Par contre, les transferts des MRE ont stagné. Ils ont totalisé 39,5Mds de DH à fin août 2014 contre 39,6Mds de DH un an auparavant. Les recettes voyages les ont devancés de peu.

Le flux des IDE, qui a marqué une reprise l'année dernière, a baissé de 9,4 % ou 1,7 Md de DH à fin août 2014 en comparaison avec la même période de l'année passée. Il a atteint 16,5Mds de DH contre 18,2Mds de DH à fin août 2013.

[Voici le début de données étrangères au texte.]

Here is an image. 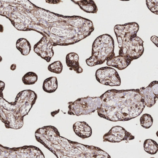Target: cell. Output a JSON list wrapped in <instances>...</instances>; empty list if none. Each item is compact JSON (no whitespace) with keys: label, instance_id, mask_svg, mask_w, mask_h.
<instances>
[{"label":"cell","instance_id":"6da1fadb","mask_svg":"<svg viewBox=\"0 0 158 158\" xmlns=\"http://www.w3.org/2000/svg\"><path fill=\"white\" fill-rule=\"evenodd\" d=\"M101 107L97 112L99 117L111 122H125L139 116L146 106L137 89H111L100 97Z\"/></svg>","mask_w":158,"mask_h":158},{"label":"cell","instance_id":"7a4b0ae2","mask_svg":"<svg viewBox=\"0 0 158 158\" xmlns=\"http://www.w3.org/2000/svg\"><path fill=\"white\" fill-rule=\"evenodd\" d=\"M35 137L37 141L58 158H111L99 148L84 145L61 136L58 129L52 126L38 128Z\"/></svg>","mask_w":158,"mask_h":158},{"label":"cell","instance_id":"3957f363","mask_svg":"<svg viewBox=\"0 0 158 158\" xmlns=\"http://www.w3.org/2000/svg\"><path fill=\"white\" fill-rule=\"evenodd\" d=\"M37 99L30 89L19 92L14 102H10L0 96V117L7 128L19 129L24 124V118L29 113Z\"/></svg>","mask_w":158,"mask_h":158},{"label":"cell","instance_id":"277c9868","mask_svg":"<svg viewBox=\"0 0 158 158\" xmlns=\"http://www.w3.org/2000/svg\"><path fill=\"white\" fill-rule=\"evenodd\" d=\"M139 28L138 24L135 22L114 26V30L120 49L119 55L133 61L143 55L144 41L137 35Z\"/></svg>","mask_w":158,"mask_h":158},{"label":"cell","instance_id":"5b68a950","mask_svg":"<svg viewBox=\"0 0 158 158\" xmlns=\"http://www.w3.org/2000/svg\"><path fill=\"white\" fill-rule=\"evenodd\" d=\"M114 42L111 36L104 34L98 37L92 45L90 58L86 60L88 66H94L104 63L115 57Z\"/></svg>","mask_w":158,"mask_h":158},{"label":"cell","instance_id":"8992f818","mask_svg":"<svg viewBox=\"0 0 158 158\" xmlns=\"http://www.w3.org/2000/svg\"><path fill=\"white\" fill-rule=\"evenodd\" d=\"M102 101L99 97H87L79 98L68 102V114L75 116L89 115L95 112L101 107Z\"/></svg>","mask_w":158,"mask_h":158},{"label":"cell","instance_id":"52a82bcc","mask_svg":"<svg viewBox=\"0 0 158 158\" xmlns=\"http://www.w3.org/2000/svg\"><path fill=\"white\" fill-rule=\"evenodd\" d=\"M0 158H45L42 152L34 146L9 148L1 145Z\"/></svg>","mask_w":158,"mask_h":158},{"label":"cell","instance_id":"ba28073f","mask_svg":"<svg viewBox=\"0 0 158 158\" xmlns=\"http://www.w3.org/2000/svg\"><path fill=\"white\" fill-rule=\"evenodd\" d=\"M95 76L97 81L102 85L110 86H119L121 79L118 72L109 66L101 67L97 70Z\"/></svg>","mask_w":158,"mask_h":158},{"label":"cell","instance_id":"9c48e42d","mask_svg":"<svg viewBox=\"0 0 158 158\" xmlns=\"http://www.w3.org/2000/svg\"><path fill=\"white\" fill-rule=\"evenodd\" d=\"M135 138V136L124 128L120 126H116L112 127L103 135V141L111 143H119L123 141L128 142Z\"/></svg>","mask_w":158,"mask_h":158},{"label":"cell","instance_id":"30bf717a","mask_svg":"<svg viewBox=\"0 0 158 158\" xmlns=\"http://www.w3.org/2000/svg\"><path fill=\"white\" fill-rule=\"evenodd\" d=\"M53 45L50 40L43 37L34 47V51L39 56L49 62L53 57L54 52L52 50Z\"/></svg>","mask_w":158,"mask_h":158},{"label":"cell","instance_id":"8fae6325","mask_svg":"<svg viewBox=\"0 0 158 158\" xmlns=\"http://www.w3.org/2000/svg\"><path fill=\"white\" fill-rule=\"evenodd\" d=\"M73 129L77 135L82 139L88 138L92 134V128L85 122H77L73 125Z\"/></svg>","mask_w":158,"mask_h":158},{"label":"cell","instance_id":"7c38bea8","mask_svg":"<svg viewBox=\"0 0 158 158\" xmlns=\"http://www.w3.org/2000/svg\"><path fill=\"white\" fill-rule=\"evenodd\" d=\"M132 61L125 56L118 55L107 61V65L109 67H113L119 70H123L128 67Z\"/></svg>","mask_w":158,"mask_h":158},{"label":"cell","instance_id":"4fadbf2b","mask_svg":"<svg viewBox=\"0 0 158 158\" xmlns=\"http://www.w3.org/2000/svg\"><path fill=\"white\" fill-rule=\"evenodd\" d=\"M139 92L144 101V104L148 108L154 106L157 101V98L152 92V89L149 86L147 87H141Z\"/></svg>","mask_w":158,"mask_h":158},{"label":"cell","instance_id":"5bb4252c","mask_svg":"<svg viewBox=\"0 0 158 158\" xmlns=\"http://www.w3.org/2000/svg\"><path fill=\"white\" fill-rule=\"evenodd\" d=\"M66 64L70 70H73L77 73H81L83 69L79 64V56L75 52H70L66 56Z\"/></svg>","mask_w":158,"mask_h":158},{"label":"cell","instance_id":"9a60e30c","mask_svg":"<svg viewBox=\"0 0 158 158\" xmlns=\"http://www.w3.org/2000/svg\"><path fill=\"white\" fill-rule=\"evenodd\" d=\"M57 78L55 77H51L45 79L43 82V90L48 93H52L56 91L58 89Z\"/></svg>","mask_w":158,"mask_h":158},{"label":"cell","instance_id":"2e32d148","mask_svg":"<svg viewBox=\"0 0 158 158\" xmlns=\"http://www.w3.org/2000/svg\"><path fill=\"white\" fill-rule=\"evenodd\" d=\"M76 3L79 5L81 10L88 13L96 14L98 9L96 3L93 1H76Z\"/></svg>","mask_w":158,"mask_h":158},{"label":"cell","instance_id":"e0dca14e","mask_svg":"<svg viewBox=\"0 0 158 158\" xmlns=\"http://www.w3.org/2000/svg\"><path fill=\"white\" fill-rule=\"evenodd\" d=\"M16 47L22 55L24 56L28 55L31 52V45L29 41L26 39L21 38L18 39L16 42Z\"/></svg>","mask_w":158,"mask_h":158},{"label":"cell","instance_id":"ac0fdd59","mask_svg":"<svg viewBox=\"0 0 158 158\" xmlns=\"http://www.w3.org/2000/svg\"><path fill=\"white\" fill-rule=\"evenodd\" d=\"M143 147L145 151L151 155H154L158 152V144L153 139H146L143 144Z\"/></svg>","mask_w":158,"mask_h":158},{"label":"cell","instance_id":"d6986e66","mask_svg":"<svg viewBox=\"0 0 158 158\" xmlns=\"http://www.w3.org/2000/svg\"><path fill=\"white\" fill-rule=\"evenodd\" d=\"M38 77L36 73L33 72L26 73L22 78V81L24 85H33L38 81Z\"/></svg>","mask_w":158,"mask_h":158},{"label":"cell","instance_id":"ffe728a7","mask_svg":"<svg viewBox=\"0 0 158 158\" xmlns=\"http://www.w3.org/2000/svg\"><path fill=\"white\" fill-rule=\"evenodd\" d=\"M140 124L143 128L148 129L151 127L153 124V120L150 114H144L140 117Z\"/></svg>","mask_w":158,"mask_h":158},{"label":"cell","instance_id":"44dd1931","mask_svg":"<svg viewBox=\"0 0 158 158\" xmlns=\"http://www.w3.org/2000/svg\"><path fill=\"white\" fill-rule=\"evenodd\" d=\"M63 68V66L62 63L60 61H57L49 64L48 70L51 73L60 74L62 72Z\"/></svg>","mask_w":158,"mask_h":158},{"label":"cell","instance_id":"7402d4cb","mask_svg":"<svg viewBox=\"0 0 158 158\" xmlns=\"http://www.w3.org/2000/svg\"><path fill=\"white\" fill-rule=\"evenodd\" d=\"M147 7L152 13L158 15V0H146Z\"/></svg>","mask_w":158,"mask_h":158},{"label":"cell","instance_id":"603a6c76","mask_svg":"<svg viewBox=\"0 0 158 158\" xmlns=\"http://www.w3.org/2000/svg\"><path fill=\"white\" fill-rule=\"evenodd\" d=\"M148 86L152 89L153 94H154L157 99H158V81H152L148 85Z\"/></svg>","mask_w":158,"mask_h":158},{"label":"cell","instance_id":"cb8c5ba5","mask_svg":"<svg viewBox=\"0 0 158 158\" xmlns=\"http://www.w3.org/2000/svg\"><path fill=\"white\" fill-rule=\"evenodd\" d=\"M151 40L152 42L158 48V37L157 36L153 35L151 37Z\"/></svg>","mask_w":158,"mask_h":158},{"label":"cell","instance_id":"d4e9b609","mask_svg":"<svg viewBox=\"0 0 158 158\" xmlns=\"http://www.w3.org/2000/svg\"><path fill=\"white\" fill-rule=\"evenodd\" d=\"M16 65L15 64H13L11 66L10 69L12 71H14L16 69Z\"/></svg>","mask_w":158,"mask_h":158},{"label":"cell","instance_id":"484cf974","mask_svg":"<svg viewBox=\"0 0 158 158\" xmlns=\"http://www.w3.org/2000/svg\"><path fill=\"white\" fill-rule=\"evenodd\" d=\"M156 135H157V136L158 137V131L156 132Z\"/></svg>","mask_w":158,"mask_h":158},{"label":"cell","instance_id":"4316f807","mask_svg":"<svg viewBox=\"0 0 158 158\" xmlns=\"http://www.w3.org/2000/svg\"><path fill=\"white\" fill-rule=\"evenodd\" d=\"M153 158V157H152V158Z\"/></svg>","mask_w":158,"mask_h":158}]
</instances>
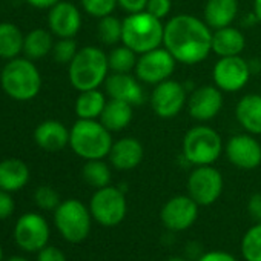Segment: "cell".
I'll use <instances>...</instances> for the list:
<instances>
[{
  "label": "cell",
  "instance_id": "cell-1",
  "mask_svg": "<svg viewBox=\"0 0 261 261\" xmlns=\"http://www.w3.org/2000/svg\"><path fill=\"white\" fill-rule=\"evenodd\" d=\"M163 46L178 63L197 65L212 51V31L204 20L191 14H178L165 25Z\"/></svg>",
  "mask_w": 261,
  "mask_h": 261
},
{
  "label": "cell",
  "instance_id": "cell-2",
  "mask_svg": "<svg viewBox=\"0 0 261 261\" xmlns=\"http://www.w3.org/2000/svg\"><path fill=\"white\" fill-rule=\"evenodd\" d=\"M112 145L111 130L101 121L79 118L69 130V146L83 160H103Z\"/></svg>",
  "mask_w": 261,
  "mask_h": 261
},
{
  "label": "cell",
  "instance_id": "cell-3",
  "mask_svg": "<svg viewBox=\"0 0 261 261\" xmlns=\"http://www.w3.org/2000/svg\"><path fill=\"white\" fill-rule=\"evenodd\" d=\"M165 25L148 11L127 14L123 20L121 42L136 54L142 56L163 45Z\"/></svg>",
  "mask_w": 261,
  "mask_h": 261
},
{
  "label": "cell",
  "instance_id": "cell-4",
  "mask_svg": "<svg viewBox=\"0 0 261 261\" xmlns=\"http://www.w3.org/2000/svg\"><path fill=\"white\" fill-rule=\"evenodd\" d=\"M108 56L97 46H85L77 51L69 63V82L79 91L98 89L109 72Z\"/></svg>",
  "mask_w": 261,
  "mask_h": 261
},
{
  "label": "cell",
  "instance_id": "cell-5",
  "mask_svg": "<svg viewBox=\"0 0 261 261\" xmlns=\"http://www.w3.org/2000/svg\"><path fill=\"white\" fill-rule=\"evenodd\" d=\"M0 85L7 95L19 101L33 100L42 88V75L31 59L8 60L0 74Z\"/></svg>",
  "mask_w": 261,
  "mask_h": 261
},
{
  "label": "cell",
  "instance_id": "cell-6",
  "mask_svg": "<svg viewBox=\"0 0 261 261\" xmlns=\"http://www.w3.org/2000/svg\"><path fill=\"white\" fill-rule=\"evenodd\" d=\"M181 149L186 162L194 166H206L214 165L220 159L223 152V142L215 129L198 124L186 133Z\"/></svg>",
  "mask_w": 261,
  "mask_h": 261
},
{
  "label": "cell",
  "instance_id": "cell-7",
  "mask_svg": "<svg viewBox=\"0 0 261 261\" xmlns=\"http://www.w3.org/2000/svg\"><path fill=\"white\" fill-rule=\"evenodd\" d=\"M54 223L66 241L79 244L91 233L92 215L85 203L77 198H69L62 201L54 211Z\"/></svg>",
  "mask_w": 261,
  "mask_h": 261
},
{
  "label": "cell",
  "instance_id": "cell-8",
  "mask_svg": "<svg viewBox=\"0 0 261 261\" xmlns=\"http://www.w3.org/2000/svg\"><path fill=\"white\" fill-rule=\"evenodd\" d=\"M92 220L105 227L118 226L127 214V201L124 192L115 186H105L94 192L89 201Z\"/></svg>",
  "mask_w": 261,
  "mask_h": 261
},
{
  "label": "cell",
  "instance_id": "cell-9",
  "mask_svg": "<svg viewBox=\"0 0 261 261\" xmlns=\"http://www.w3.org/2000/svg\"><path fill=\"white\" fill-rule=\"evenodd\" d=\"M223 175L212 165L197 166L188 178L189 197L198 206L214 204L223 194Z\"/></svg>",
  "mask_w": 261,
  "mask_h": 261
},
{
  "label": "cell",
  "instance_id": "cell-10",
  "mask_svg": "<svg viewBox=\"0 0 261 261\" xmlns=\"http://www.w3.org/2000/svg\"><path fill=\"white\" fill-rule=\"evenodd\" d=\"M14 241L25 252H39L48 246L51 229L46 218L37 212L23 214L14 226Z\"/></svg>",
  "mask_w": 261,
  "mask_h": 261
},
{
  "label": "cell",
  "instance_id": "cell-11",
  "mask_svg": "<svg viewBox=\"0 0 261 261\" xmlns=\"http://www.w3.org/2000/svg\"><path fill=\"white\" fill-rule=\"evenodd\" d=\"M177 60L163 46L145 53L139 57L136 65V75L140 82L148 85H159L168 79L175 71Z\"/></svg>",
  "mask_w": 261,
  "mask_h": 261
},
{
  "label": "cell",
  "instance_id": "cell-12",
  "mask_svg": "<svg viewBox=\"0 0 261 261\" xmlns=\"http://www.w3.org/2000/svg\"><path fill=\"white\" fill-rule=\"evenodd\" d=\"M214 83L223 92L241 91L250 79V65L241 56L220 57L212 69Z\"/></svg>",
  "mask_w": 261,
  "mask_h": 261
},
{
  "label": "cell",
  "instance_id": "cell-13",
  "mask_svg": "<svg viewBox=\"0 0 261 261\" xmlns=\"http://www.w3.org/2000/svg\"><path fill=\"white\" fill-rule=\"evenodd\" d=\"M186 100L185 86L177 80L168 79L152 89L151 108L160 118H174L181 112Z\"/></svg>",
  "mask_w": 261,
  "mask_h": 261
},
{
  "label": "cell",
  "instance_id": "cell-14",
  "mask_svg": "<svg viewBox=\"0 0 261 261\" xmlns=\"http://www.w3.org/2000/svg\"><path fill=\"white\" fill-rule=\"evenodd\" d=\"M198 207L189 195H175L163 204L160 220L168 230L183 232L197 221Z\"/></svg>",
  "mask_w": 261,
  "mask_h": 261
},
{
  "label": "cell",
  "instance_id": "cell-15",
  "mask_svg": "<svg viewBox=\"0 0 261 261\" xmlns=\"http://www.w3.org/2000/svg\"><path fill=\"white\" fill-rule=\"evenodd\" d=\"M224 151L227 160L238 169L252 171L261 165V143L252 134L233 136Z\"/></svg>",
  "mask_w": 261,
  "mask_h": 261
},
{
  "label": "cell",
  "instance_id": "cell-16",
  "mask_svg": "<svg viewBox=\"0 0 261 261\" xmlns=\"http://www.w3.org/2000/svg\"><path fill=\"white\" fill-rule=\"evenodd\" d=\"M223 108V91L217 86L203 85L197 88L188 98V111L198 121L215 118Z\"/></svg>",
  "mask_w": 261,
  "mask_h": 261
},
{
  "label": "cell",
  "instance_id": "cell-17",
  "mask_svg": "<svg viewBox=\"0 0 261 261\" xmlns=\"http://www.w3.org/2000/svg\"><path fill=\"white\" fill-rule=\"evenodd\" d=\"M48 27L59 39H72L82 28V14L71 2H60L49 10Z\"/></svg>",
  "mask_w": 261,
  "mask_h": 261
},
{
  "label": "cell",
  "instance_id": "cell-18",
  "mask_svg": "<svg viewBox=\"0 0 261 261\" xmlns=\"http://www.w3.org/2000/svg\"><path fill=\"white\" fill-rule=\"evenodd\" d=\"M106 94L111 98L126 101L133 106L145 103V89L140 85L139 79L130 75L129 72H112L105 80Z\"/></svg>",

Ces transferts qui totalisent 97 Mds de DH ne couvrent le déficit de la balance commerciale (131 Mds de DH) que partiellement. Il en résulte un déficit toujours important du compte courant de la balance de paiement, mais qui est en baisse par rapport aux niveaux alarmants des deux années passées en raison de la baisse du déficit de la balance commerciale. La régression continue du prix du baril de pétrole depuis le mois de juin dernier est bénéfique pour notre pays qui importe plus de 90 % de ses besoins énergétiques et souffre de la cherté du pétrole à plusieurs niveaux (compte courant, budget, coûts de production et compétitivité). La possibilité de bénéficier du marché russe pendant les mois à venir pour booster les exportations du secteur de l'agriculture et l'agroalimentaire pourrait renforcer la capacité de baisser  le déficit de la balance commerciale et donc du compte courant. Le gouvernement bénéficie de données conjoncturelles favorables, mais sa politique laisse croire qu'elle  essaie de les camoufler pour continuer sur la voie tracée par le FMI et la Banque Mondiale pour acquérir « le certificat » de bon élève, surtout en ce moment où l'islamisme, toutes tendances confondues, fait face aux diables qu'il a crées lui même en croyant possible de rafler la mise facilement dans un monde arabe en transition.